Caudicus volvió a consultar el libro.

– Hace unos novecientos años, pero he visto otras historias que mencionan a los Loeclos mil años antes de la caída de Atur.

Me quedé atónito. No era fácil imaginar que existiera una familia más antigua que los imperios.

– ¿Y los Lockless se convirtieron en los Lackless? ¿Qué motivos podía tener una familia para cambiarse el apellido?

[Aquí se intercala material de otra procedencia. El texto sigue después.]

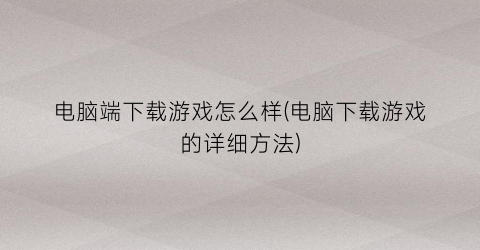 电脑端下载游戏怎么样(电脑下载游戏的详细方法)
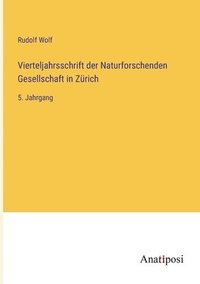 Rudolf Wolf

Vierteljahrsschrift der Naturforschenden Gesellschaft in Zürich

5. Jahrgang

Anatiposi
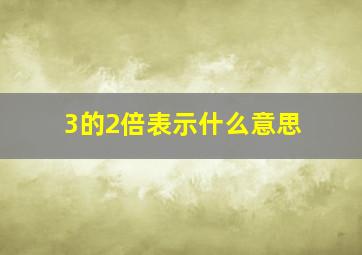 3的2倍表示什么意思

– Algunos historiadores se cortarían la mano derecha por esa respuesta -dijo Caudicus-. La teoría más aceptada es que hubo algún tipo de pelea que dividió a la familia. Cada parte adoptó un apellido diferente. En Atur se convirtieron en la familia Lack-key. Eran numerosos, pero les tocó vivir tiempos difíciles. El nombre fue derivando, y de él procede la palabra «lacayo». Aquellos nobles venidos a menos no tuvieron más remedio que hacer economías y doblarse en reverencias para llegar a fin de mes.

»En el sur se convirtieron en los Laclith, que poco a poco se hundieron en la oscuridad. Lo mismo sucedió con los Kaepcaen en Modeg. La rama más numerosa de la familia estaba aquí, en Vintas, solo que entonces Vintas todavía no existía. -Cerró el libro y me lo ofreció-. Si quieres, te lo presto.

– Gracias. -Cogí el libro-. Es usted muy amable.

Se oyó el lejano sonido de una campana.

– Hablo demasiado -dijo Caudicus-. He consumido todo el tiempo que teníamos y no te he dado ningún dato útil que puedas utilizar.

– Nada de eso. Me interesa mucho todo lo que me ha contado -dije, agradecido.

– ¿Estás seguro de que no te interesa que te cuente alguna historia de otras familias? -insistió Caudicus mientras se acercaba a una mesa-. Hace poco pasé un invierno con la familia Anso. El barón es viudo, ¿sabes? Muy rico, y un tanto excéntrico. -Arqueó las cejas, y en su mirada insinuaba escándalos-. Estoy seguro de que si me garantizaran el anonimato recordaría unos cuantos detalles interesantes.